━━━━━ Selected extract

Schoolgirls collect their free mid-day meal, distributed by a government-run primary school, in New Delhi. Image: Reuters

The order is a huge disappointment for those facing issues with Aadhaar

Each of these arguments in effect fails if, by 31 March, a large number of people are forced to rely on Aadhaar, regardless of whether or not it violates their constitutional rights (since the Supreme Court is yet to rule on this).

The current order, thus, comes as a huge disappointment to those hoping for relief from their issues with Aadhaar. For those facing authentication and other issues with Aadhaar, the only option will be to rely on the UIDAI’s exception handling mechanisms. Given the extent of exclusion that is being reported, it is unclear to what extent these mechanisms have actually been implemented or are effective in solving people’s issues.

In addition, it is unclear if the exception handling mechanisms accommodate people who choose not to have Aadhaar. Until the Supreme Court rules on this, the people do have a right to choose not to enroll for Aadhaar. The current order, however, in effect takes away this right for a large section of society.

Linking under these Sections

Note that many of these notifications under Section 7 do not deal with linking, meaning that their cards or accounts pertaining to the schemes will not be invalidated. Their right to obtain benefits, however, will definitely be affected.

Where notifications have been issued under Section 7 specifically for such linking, the accounts will be invalidated as well. Aadhaar linking has been prescribed for certain schemes such as MGNREGA and for PRAN cards. However, it is unclear under which law these are prescribed and subject to what deadlines. Where they are prescribed under Section 7, however, these accounts risk being invalidated after 31 March. This is yet another risk to constitutional rights that a large section of people can face before the pronouncement of the final verdict.

The Supreme Court should reconsider its order

There are serious questions of privacy breaches as well as violation of constitutional rights to be decided in this case. It was taking the seriousness of these questions into account that the 2015 order of the Supreme Court, the first interim order, had restricted Aadhaar to six specified schemes only. It is hoped that the Supreme Court will reconsider the exception it has drawn out for subsidies, etc., under Section 7. The use of a system which (possibly) violates people’s constitutional rights should not be made mandatory before the Court decides on its constitutionality.

A man goes through the process of eye scanning for Unique Identification (UID) database system. Reuters

A man goes through the process of eye scanning for Unique Identification (UID) database system. Reuters

Summary of the SC’s interim order

The Supreme Court’s order has essentially extended the interim order of 15 December, 2017 until the disposal of the case and the pronouncement of the final judgment. The effect of the Supreme Court’s order is that the deadlines for Aadhaar linkages have been so extended:

i) For all schemes of Central and State government ministries or departments (with the exception of those under Section 7, discussed above).
ii) For all existing bank accounts.
iii) For new bank accounts: Linking can be completed by the extended deadline, but either Aadhaar card or proof of enrolment with Aadhaar must mandatorily be furnished with the application for the new account.

━━━━━━━━━━
━━━━━ Excerpted records

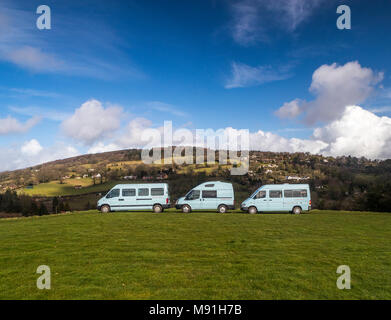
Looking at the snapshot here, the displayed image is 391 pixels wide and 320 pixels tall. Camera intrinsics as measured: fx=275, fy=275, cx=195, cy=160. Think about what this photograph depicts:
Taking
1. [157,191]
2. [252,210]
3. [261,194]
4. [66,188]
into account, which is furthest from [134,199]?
[66,188]

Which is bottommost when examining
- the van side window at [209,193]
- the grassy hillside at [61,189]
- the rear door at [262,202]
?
the grassy hillside at [61,189]

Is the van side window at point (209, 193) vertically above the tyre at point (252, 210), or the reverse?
the van side window at point (209, 193)

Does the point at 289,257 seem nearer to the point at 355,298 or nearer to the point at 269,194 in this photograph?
the point at 355,298

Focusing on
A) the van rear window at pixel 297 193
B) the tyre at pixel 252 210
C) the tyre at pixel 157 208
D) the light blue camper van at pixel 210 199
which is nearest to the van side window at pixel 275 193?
the van rear window at pixel 297 193

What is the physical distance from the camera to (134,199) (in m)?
24.6

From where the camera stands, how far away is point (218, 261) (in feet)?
29.5

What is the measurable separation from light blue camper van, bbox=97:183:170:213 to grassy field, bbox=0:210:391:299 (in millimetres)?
9595

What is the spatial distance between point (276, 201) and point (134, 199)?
12.5m

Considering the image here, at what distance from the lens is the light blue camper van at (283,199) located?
23.9m

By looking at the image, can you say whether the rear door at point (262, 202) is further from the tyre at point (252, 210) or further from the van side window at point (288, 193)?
the van side window at point (288, 193)

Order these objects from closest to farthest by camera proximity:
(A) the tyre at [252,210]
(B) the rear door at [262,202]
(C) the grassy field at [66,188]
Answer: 1. (B) the rear door at [262,202]
2. (A) the tyre at [252,210]
3. (C) the grassy field at [66,188]

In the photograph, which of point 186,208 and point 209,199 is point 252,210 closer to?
point 209,199

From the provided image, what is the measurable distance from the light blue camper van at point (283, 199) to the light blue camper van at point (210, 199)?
2.18 metres
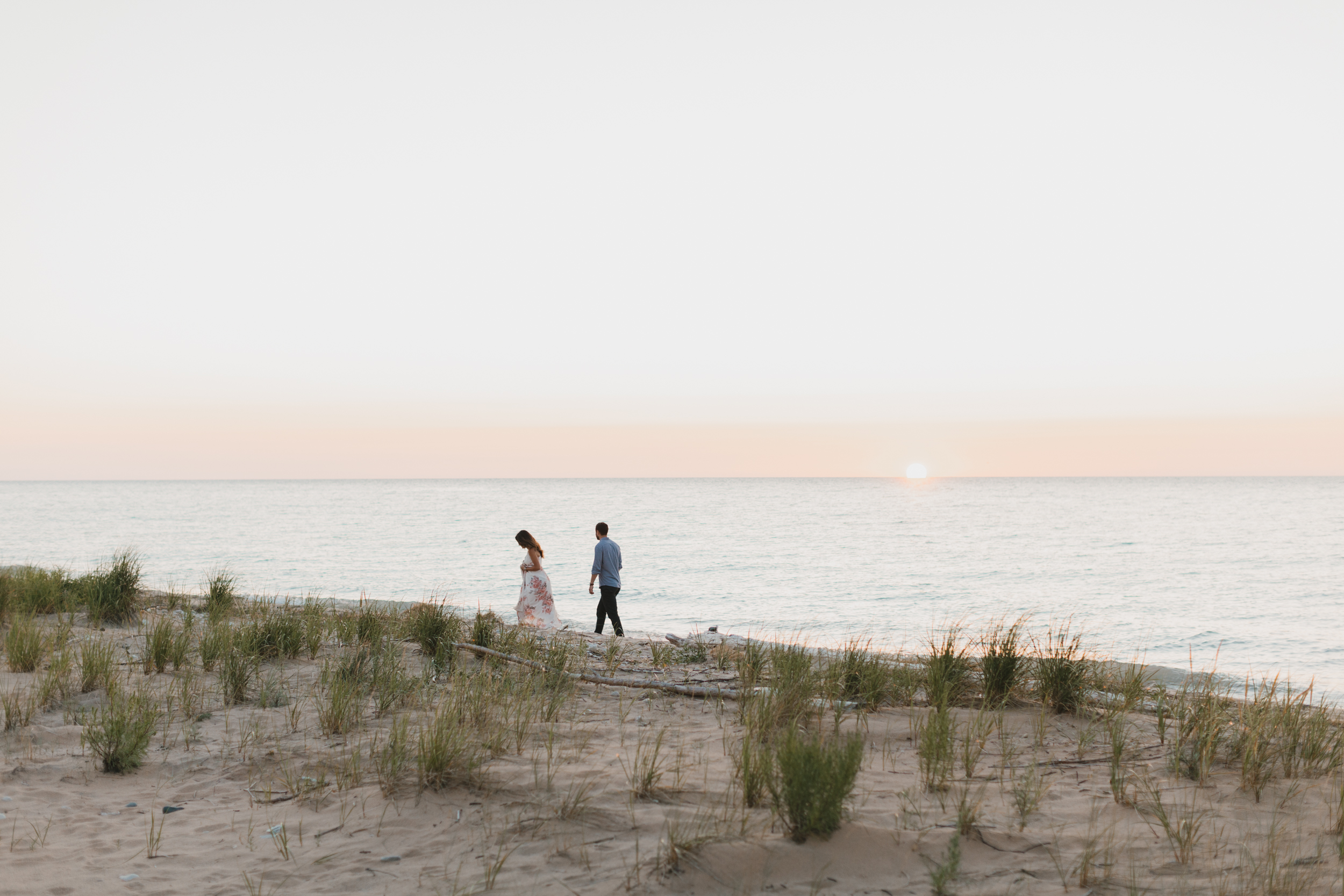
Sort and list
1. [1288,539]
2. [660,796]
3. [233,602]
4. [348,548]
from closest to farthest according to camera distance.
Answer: [660,796], [233,602], [348,548], [1288,539]

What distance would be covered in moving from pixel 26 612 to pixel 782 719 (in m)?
11.1

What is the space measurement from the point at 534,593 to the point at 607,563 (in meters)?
1.49

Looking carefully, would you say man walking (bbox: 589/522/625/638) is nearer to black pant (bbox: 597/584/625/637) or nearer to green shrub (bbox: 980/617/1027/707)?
→ black pant (bbox: 597/584/625/637)

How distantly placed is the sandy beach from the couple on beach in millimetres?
6967

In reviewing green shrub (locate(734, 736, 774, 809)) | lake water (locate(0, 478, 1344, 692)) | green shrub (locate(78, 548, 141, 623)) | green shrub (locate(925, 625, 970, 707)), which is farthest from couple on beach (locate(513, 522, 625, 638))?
green shrub (locate(734, 736, 774, 809))

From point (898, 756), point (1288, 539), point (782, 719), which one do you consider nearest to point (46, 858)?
point (782, 719)

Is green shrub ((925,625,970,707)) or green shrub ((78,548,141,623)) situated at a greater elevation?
green shrub ((925,625,970,707))

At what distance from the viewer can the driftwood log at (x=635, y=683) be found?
7.68 metres

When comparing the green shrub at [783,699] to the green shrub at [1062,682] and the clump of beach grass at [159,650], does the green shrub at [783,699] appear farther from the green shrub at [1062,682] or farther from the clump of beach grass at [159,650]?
the clump of beach grass at [159,650]

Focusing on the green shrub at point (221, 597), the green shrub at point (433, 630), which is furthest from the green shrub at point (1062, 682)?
the green shrub at point (221, 597)

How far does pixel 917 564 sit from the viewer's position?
116 ft

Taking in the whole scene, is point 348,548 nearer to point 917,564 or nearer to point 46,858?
point 917,564

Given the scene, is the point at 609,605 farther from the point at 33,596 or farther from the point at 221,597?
the point at 33,596

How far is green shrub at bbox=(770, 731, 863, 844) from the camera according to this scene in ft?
13.0
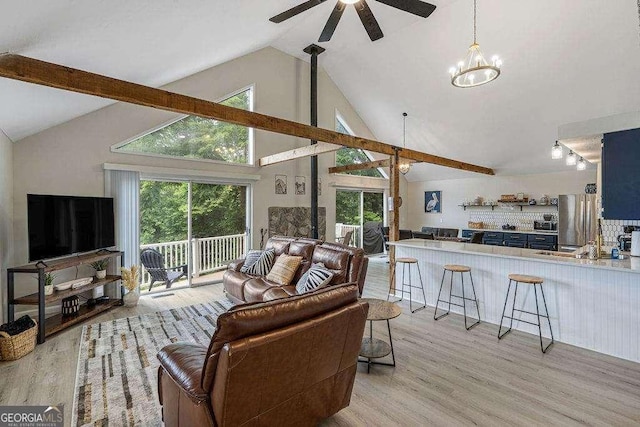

━━━━━━━━━━

→ **What you need to do**:
A. Reproduce the stretch of the Aadhaar piece from "i) For all schemes" through "the new account.".
B. According to the Aadhaar piece, why did the Supreme Court's 2015 interim order restrict Aadhaar to six specified schemes? Answer in one to three sentences.

→ **Response list**:
A.
i) For all schemes of Central and State government ministries or departments (with the exception of those under Section 7, discussed above).
ii) For all existing bank accounts.
iii) For new bank accounts: Linking can be completed by the extended deadline, but either Aadhaar card or proof of enrolment with Aadhaar must mandatorily be furnished with the application for the new account.

B. The 2015 interim order limited Aadhaar to six specified schemes because it took into account how serious the questions in the case were. These questions concerned privacy breaches and violations of constitutional rights.